3-Expert (read the paper in detail, know the area, quite certain of my opinion)

In this paper the authors propose a Bayesian non parametric approach to model temporal events in a way that the correlation in the events' observations and and time is taken into account. Introducing this correlation as part of the model appears to be the main strength of the proposed approach. In short, both arrival time correlation and observation correlation are modelled. In details, the authors use HMM to model the correlation between the events' observations and the Hawkes process to model the non-fixed inter-arrival times and correlation in events' arrival times. As a second contribution of the paper at hand, the authors provide an inference algorith

I think the paper is promising and with a good experimental section. However, the authors need to address some points. My main concern with this work is that it is not well presented/explained. The tools used are not explained in fashion that helps the reader understand what they model in the problem they are trying to solve. For instance, the HDP in Section 2.2, for $\pi_k$ should be clearly stated that $k$ runs to (countably) infinity and indicates the number of possible states. The same applies on the motivation behind the experiments. For instance in section 5.2 it would be nice to state what the events are (on and off ?).

2-Confident (read it all; understood it all reasonably well)
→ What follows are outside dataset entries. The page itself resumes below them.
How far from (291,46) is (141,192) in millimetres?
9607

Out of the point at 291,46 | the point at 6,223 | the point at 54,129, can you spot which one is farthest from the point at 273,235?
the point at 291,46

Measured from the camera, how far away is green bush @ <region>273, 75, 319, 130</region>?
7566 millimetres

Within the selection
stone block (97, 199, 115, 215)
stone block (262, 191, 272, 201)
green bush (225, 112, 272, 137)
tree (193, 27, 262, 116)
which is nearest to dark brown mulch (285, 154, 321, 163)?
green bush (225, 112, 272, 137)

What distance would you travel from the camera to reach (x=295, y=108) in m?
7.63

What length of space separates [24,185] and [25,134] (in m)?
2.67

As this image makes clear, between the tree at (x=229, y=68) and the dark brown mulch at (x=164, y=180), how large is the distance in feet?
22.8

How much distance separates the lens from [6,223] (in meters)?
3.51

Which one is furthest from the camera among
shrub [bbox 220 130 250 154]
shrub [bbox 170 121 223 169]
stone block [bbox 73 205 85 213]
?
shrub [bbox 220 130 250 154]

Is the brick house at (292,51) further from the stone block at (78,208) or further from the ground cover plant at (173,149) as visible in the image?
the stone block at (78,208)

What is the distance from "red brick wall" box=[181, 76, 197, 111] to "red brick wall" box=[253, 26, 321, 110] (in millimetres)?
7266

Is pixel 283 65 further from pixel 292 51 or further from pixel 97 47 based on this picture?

The authors propose an infinite hidden semi-Markov modulated interaction point process. This extends the infinite HMM and Hawkes processes by all assigning each state s an interaction kernel psi_s. The rate of the next state transition is the sum of the kernels of all earlier events. Having sampled time of the state transition, the new state is sampled from the corresponding row of the (infinite) state transition matrix.

I'm not sure if the proposed model can really be described as an "Infinite hidden semi-Markov modulated interaction point process". It is not a point process whose intensity is modulated by a semi-HMM, rather it is a marked Hawkes process whose marks follow a Markov chain (rather than being independent). Given how complex inference is for this model, some assessment of MCMC convergence would be helpful in the experiments. E.g. how long does it take? Synthetic experiment: How is the HDP-HMM used to model continuous-time data when it is a discrete-time model? For such a complex model, identifiability is an issue, so it's useful to mention How many observations were generated. Also, how long did MCMC take? Maybe it's also useful to plot CPU time as the x-axis for figure 2(1). Hamming distance: I don't really understand this, please elaborate what this means in the context of the present task. In particular, does measuring Hamming distance in the real world experiments require access to some ground truth? While the model outperforms competitors, there is a concern about overfitting. It might be useful to report some qualitative aspects of the learned quantities. E.g. what sort of kernels does the model learn for washing machines vs dryers? How does an infinite semiHMM that gives all states the same kernel perform? It would be nice to understand what aspect of the model are important for the modeling tasks. Eq 1: do we need lambda? If so, define it The variable sequence pi_k indicates the latent state sequence: should be s_n Line 139 "are a" Eq 4: Calling the waiting time PP is non-standard and not really accurate line 235: for notation simplicity line 371: intension

2-Confident (read it all; understood it all reasonably well)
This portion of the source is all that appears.